The massive jumps in both peak and actual usable GPU compute FP performance, especially across multiple GPUs, show that both the GPU and OpenCL have matured sufficiently to make graphics compute offload a more viable proposition down to the mainstream.
Being among the first to get a hold of the new GPU – and multiples of them at that, in this case AMD Radeon HD7970 'Tahiti' has its advantages, one of them running a lot of tests for the first time for the public to see. In our case, benchmonkey Lennard ran quite a few such benchmark tests on one, two, three and, of course, four cards in parallel. You'd have noticed that the results from the compute tests scaled just as well, if not even better, than the 3-D graphics ones, which on their own did a wonderful scaling job as well – notice even the 3Dmark and Heaven test scaling gains between one and four cards!
Putting aside the numbers, which you can see on our site and widely across the Net now as well, the impact is interesting. The AMD GCN new GPU architecture, which basically looks a lot like a vector FP processor surrounded by graphics acceleration hardware, did provide for much higher usable vs peak FP rate, especially for double precision FP critical for mainstream PC and HPC applications. On top of it, the OpenCL programming model has now matured well to handle single and multiple tasks with many threads being well balanced and spread across multiple GPUs, which the benchmark performance gains when running on up to four GPUs have shown.
One important thing here is that the GPU compute is not limited by CrossFire – or SLI, on Nvidia – four-GPU barrier. If your application, or multiple tasks, can handle it, and the underlying board has enough PCIe slots to support it, there's nothing to stop you from having, say, eight or more GPUs in a single system, all running GPU compute and/or graphics at the same time. For instance, the upcoming Xeon E5 4600 quad-socket LGA 2011 platform, slated for release mid year, will have a whopping 160 PCIe v3 lanes available direct from the CPUs, enabling 8 or more GPU cards in the system. If each of these is a, say, 1.1 GHz pre overclocked 6 GB RAM HD7970, it would mean a 9 TFLOPs DP FP capability in a single box, yet with 48 GB dedicated RAM on these GPUs for large local dataset processing without having to go to the over an order of magnitude slower PCIe link – keep this in mind, as having to often go to PCIe for slow data movement was one of key limitations in wider GPGPU spread.

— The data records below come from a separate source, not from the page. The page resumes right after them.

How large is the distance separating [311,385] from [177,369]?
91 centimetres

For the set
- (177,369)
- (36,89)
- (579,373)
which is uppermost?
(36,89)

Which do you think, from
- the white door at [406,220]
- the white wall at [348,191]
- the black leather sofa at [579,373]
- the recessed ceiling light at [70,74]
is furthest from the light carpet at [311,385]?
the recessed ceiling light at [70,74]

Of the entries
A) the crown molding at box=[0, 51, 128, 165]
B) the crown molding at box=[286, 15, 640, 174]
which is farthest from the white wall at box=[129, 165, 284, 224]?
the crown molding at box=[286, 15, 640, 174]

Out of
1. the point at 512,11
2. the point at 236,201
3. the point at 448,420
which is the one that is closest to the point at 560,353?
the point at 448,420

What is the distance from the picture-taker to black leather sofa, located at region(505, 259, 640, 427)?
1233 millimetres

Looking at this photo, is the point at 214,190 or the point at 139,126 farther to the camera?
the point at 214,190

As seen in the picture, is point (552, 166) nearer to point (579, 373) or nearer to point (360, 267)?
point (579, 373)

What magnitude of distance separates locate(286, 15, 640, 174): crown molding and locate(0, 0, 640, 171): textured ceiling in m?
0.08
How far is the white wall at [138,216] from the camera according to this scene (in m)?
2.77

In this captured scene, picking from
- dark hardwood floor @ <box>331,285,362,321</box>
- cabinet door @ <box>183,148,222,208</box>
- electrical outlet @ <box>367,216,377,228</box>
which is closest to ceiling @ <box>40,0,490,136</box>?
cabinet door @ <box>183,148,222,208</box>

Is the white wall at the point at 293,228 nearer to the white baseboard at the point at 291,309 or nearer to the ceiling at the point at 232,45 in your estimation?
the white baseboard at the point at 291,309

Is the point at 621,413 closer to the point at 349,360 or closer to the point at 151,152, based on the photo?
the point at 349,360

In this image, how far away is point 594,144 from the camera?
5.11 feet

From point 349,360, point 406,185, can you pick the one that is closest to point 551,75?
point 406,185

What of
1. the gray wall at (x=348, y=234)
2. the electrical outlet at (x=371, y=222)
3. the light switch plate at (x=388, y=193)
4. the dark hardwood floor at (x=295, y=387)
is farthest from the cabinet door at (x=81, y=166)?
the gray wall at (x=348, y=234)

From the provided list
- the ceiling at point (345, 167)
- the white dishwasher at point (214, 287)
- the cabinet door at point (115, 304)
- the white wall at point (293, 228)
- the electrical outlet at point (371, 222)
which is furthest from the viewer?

In those apps where you can tolerate even higher PCIe latency induced by PCIe bridges present on dual-GPU cards, in return for higher total performance, that same Quad Xeon E5 box could take eight dual-GPU, say 975 MHz pre overclocked AMD HD7990, cards, and have 16 TFLOPs peak DP FP performance in a single box. Whether one can fit 2 x 6 GB RAM on a single dual-GPU card right now, remains to be seen, but it would help keep all those data away from having to shuffle over comparatively slower bridged PCIe.
Why do I mention pre-overclocked here? Well, it seems AMD was really conservative with clocking the new parts, as so many of them run comfortably even at 1.1 GHz without any voltage changes or such. The yields seem to be good, and there's nothing wrong in producing higher-end binned parts, combined with more memory, to breach the 1 TFLOP peak DP FP limit, which for these cards would be at 980 MHz GPU, or let's just round it up to 1 GHz, frequency. The extra performance helps get a few more FPS in gaming, but it means real, monetizable, compute performance in supercomputing, workstation and multimedia use.
Let's see what Nvidia answers in with the GK100 chips in the next few months, then followed by Intel's 'Knights Corner' compute version of the Larrabee project. Either way, with the new 'Tahiti' chips, GPU accelerated computing seems to be more efficient and meaningful.